Seems to presuppose that people adjust their desires to what's possible [adaptive
preferences]. That everyone wants to be in control is implausible. Even so, all
Socrates needs for the analogy to work is that sufficient people want to be in
control (seems more plausible).
● As an aside: Plato seems to have thought that the practice of direct democracy
revealed the (undesirable) fact of value-pluralism.
Value pluralism = existence of conflicting and incompatible values.
, Consequence of (i) the product of the diversity and inconstancy of human
desires/appetites [see 8]; and (ii) the lack of regulation of these in a commercial
democracy such as Athens.
Cf. Max Weber (1864-1920), by contrast, thinks value-pluralism is a product of
modernity, especially advanced division of labor.
● On [2] that self-rule always generates overconfidence in each of
us, is probably too strong. There are risk averse people → But that
ruling, without external constraint (other states' power, etc.)
creates overconfidence is not altogether implausible. Plato would
have been able to point to the disastrous expedition of Athenians
to Syracuse as evidence.
● On [[5] ‘They threaten/kill anybody who claims intellectual
superiority’)] Plato could point to the trial and execution of his
mentor, Socrates → Friends of direct democracy might argue that the
case of Socrates was the exception rather than the rule.
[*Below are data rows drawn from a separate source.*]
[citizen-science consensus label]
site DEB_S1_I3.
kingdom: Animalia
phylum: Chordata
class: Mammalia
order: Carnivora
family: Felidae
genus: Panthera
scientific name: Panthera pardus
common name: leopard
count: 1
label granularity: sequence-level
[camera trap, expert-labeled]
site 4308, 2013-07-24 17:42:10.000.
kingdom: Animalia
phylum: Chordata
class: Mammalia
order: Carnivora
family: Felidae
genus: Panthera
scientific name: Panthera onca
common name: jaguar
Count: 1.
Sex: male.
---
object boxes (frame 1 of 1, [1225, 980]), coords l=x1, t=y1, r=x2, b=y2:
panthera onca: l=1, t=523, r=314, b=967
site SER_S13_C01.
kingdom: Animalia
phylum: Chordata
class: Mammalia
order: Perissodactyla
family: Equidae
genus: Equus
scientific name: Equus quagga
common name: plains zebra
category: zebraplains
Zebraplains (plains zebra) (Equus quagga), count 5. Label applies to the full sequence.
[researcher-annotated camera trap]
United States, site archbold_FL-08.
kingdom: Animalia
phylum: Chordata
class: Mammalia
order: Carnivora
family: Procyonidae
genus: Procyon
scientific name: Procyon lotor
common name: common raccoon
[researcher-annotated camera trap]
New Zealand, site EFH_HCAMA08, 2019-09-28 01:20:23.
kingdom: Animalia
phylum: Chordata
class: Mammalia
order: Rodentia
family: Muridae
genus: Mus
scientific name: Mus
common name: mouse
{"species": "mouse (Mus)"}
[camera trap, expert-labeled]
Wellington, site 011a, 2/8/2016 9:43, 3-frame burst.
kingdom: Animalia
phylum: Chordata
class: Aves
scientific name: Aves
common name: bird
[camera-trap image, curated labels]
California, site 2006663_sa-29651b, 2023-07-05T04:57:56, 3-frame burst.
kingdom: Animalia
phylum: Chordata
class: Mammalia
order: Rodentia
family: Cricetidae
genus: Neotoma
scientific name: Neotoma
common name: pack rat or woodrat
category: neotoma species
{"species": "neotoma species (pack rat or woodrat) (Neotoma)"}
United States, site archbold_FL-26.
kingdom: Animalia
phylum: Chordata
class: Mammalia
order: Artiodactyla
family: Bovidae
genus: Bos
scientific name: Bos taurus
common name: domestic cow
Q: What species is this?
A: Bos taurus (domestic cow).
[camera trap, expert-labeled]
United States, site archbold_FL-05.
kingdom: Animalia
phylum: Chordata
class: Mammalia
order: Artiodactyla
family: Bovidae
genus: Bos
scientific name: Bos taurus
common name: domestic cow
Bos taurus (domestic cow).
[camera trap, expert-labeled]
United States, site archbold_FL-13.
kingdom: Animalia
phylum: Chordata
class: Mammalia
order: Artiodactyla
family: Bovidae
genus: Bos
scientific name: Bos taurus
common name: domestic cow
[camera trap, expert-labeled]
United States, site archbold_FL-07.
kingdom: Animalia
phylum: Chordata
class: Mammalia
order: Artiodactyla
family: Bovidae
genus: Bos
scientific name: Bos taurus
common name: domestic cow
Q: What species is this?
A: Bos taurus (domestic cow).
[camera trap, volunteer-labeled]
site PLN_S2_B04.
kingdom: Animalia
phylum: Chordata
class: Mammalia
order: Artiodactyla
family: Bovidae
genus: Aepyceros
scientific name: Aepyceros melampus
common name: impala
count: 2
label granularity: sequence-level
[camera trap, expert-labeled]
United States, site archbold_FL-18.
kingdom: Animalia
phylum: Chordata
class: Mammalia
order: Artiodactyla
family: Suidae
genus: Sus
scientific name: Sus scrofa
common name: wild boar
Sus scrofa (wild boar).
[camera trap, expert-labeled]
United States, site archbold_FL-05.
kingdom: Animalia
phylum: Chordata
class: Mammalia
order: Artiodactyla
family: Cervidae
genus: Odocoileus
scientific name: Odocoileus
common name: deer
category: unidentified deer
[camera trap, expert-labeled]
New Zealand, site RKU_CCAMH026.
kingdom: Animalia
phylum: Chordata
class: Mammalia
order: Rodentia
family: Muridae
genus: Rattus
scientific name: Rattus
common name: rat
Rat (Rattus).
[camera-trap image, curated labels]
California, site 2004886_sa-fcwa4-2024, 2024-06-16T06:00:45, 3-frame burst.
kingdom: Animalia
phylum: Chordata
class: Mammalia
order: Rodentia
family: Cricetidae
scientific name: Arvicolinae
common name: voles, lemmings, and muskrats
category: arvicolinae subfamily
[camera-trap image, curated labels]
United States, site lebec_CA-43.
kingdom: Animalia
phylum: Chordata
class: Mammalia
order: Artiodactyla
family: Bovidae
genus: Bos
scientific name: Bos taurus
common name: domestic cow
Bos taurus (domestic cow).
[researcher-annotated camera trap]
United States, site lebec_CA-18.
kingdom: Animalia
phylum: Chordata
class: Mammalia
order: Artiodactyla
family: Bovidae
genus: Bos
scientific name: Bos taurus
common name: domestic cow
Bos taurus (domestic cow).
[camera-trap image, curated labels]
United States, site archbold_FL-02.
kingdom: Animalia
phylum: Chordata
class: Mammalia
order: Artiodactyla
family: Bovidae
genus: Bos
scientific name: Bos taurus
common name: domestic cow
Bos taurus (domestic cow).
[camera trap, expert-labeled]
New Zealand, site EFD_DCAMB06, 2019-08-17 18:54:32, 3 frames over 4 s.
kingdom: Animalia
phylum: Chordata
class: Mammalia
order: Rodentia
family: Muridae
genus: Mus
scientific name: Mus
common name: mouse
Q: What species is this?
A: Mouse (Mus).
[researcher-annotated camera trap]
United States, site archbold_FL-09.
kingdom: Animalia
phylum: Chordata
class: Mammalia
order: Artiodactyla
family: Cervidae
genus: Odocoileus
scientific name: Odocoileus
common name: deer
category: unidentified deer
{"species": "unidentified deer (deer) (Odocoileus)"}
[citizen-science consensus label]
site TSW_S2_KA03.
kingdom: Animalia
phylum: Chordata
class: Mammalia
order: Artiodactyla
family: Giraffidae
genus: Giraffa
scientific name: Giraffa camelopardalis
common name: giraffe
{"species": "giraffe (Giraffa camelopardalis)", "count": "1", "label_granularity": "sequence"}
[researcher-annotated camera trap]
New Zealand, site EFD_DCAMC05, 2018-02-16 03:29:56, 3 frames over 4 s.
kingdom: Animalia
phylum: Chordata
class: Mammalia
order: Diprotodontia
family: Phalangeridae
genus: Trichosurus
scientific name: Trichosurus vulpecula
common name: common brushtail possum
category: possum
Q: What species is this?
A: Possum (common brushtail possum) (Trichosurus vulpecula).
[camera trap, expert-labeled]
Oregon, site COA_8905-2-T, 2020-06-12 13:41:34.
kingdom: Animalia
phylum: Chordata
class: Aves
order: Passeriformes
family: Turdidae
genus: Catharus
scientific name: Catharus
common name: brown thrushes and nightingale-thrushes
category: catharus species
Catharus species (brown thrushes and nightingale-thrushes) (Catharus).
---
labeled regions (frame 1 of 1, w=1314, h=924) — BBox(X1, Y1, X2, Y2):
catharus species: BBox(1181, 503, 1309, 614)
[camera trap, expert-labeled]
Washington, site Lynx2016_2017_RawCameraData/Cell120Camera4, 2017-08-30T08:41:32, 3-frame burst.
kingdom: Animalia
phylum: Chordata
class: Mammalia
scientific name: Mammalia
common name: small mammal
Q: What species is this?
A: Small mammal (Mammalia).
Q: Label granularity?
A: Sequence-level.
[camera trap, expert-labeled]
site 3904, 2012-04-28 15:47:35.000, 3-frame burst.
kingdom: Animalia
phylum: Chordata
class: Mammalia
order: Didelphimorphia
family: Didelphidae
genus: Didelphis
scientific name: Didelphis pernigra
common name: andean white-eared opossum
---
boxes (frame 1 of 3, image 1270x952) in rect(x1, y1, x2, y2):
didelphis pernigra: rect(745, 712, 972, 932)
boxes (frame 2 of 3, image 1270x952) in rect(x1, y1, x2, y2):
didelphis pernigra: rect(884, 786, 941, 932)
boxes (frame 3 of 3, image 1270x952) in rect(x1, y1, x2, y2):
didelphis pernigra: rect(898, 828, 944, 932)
● On [6* & 7] much of the history of Greece, as relayed by Herodotus and
Thucydides, suggests an eternal return of local civil wars among the rich and
poor. Athens seems to have been the relatively stable exception (because the
poor subsidized by income from imperial tributes).
On Demagogues and direct Democracy:
[4]: Ordinarily, the masses deny the very existence of political expertise [see also 3]
[10]: The masses call demagogues ‘skilled’
● A demagogue can persuade the masses that his ersatz/fake-political craft is, in
fact, the real thing.
● The rejection of political expertise [3-4] is bad enough, but the embrace of the
demagogue’s fake-skill as the real thing corrupts -- presumably by undermining
trust and by generating confusion about what it is -- the very idea of political
expertise.
● The true skill of a demagogue (sophist/rhetoric/populist) consists in
overturning pre-existing opinions.
● The demagogue's true danger: he undermines the habits of thought and
reasonable expectations (by making everybody complicit in a reign of falsity).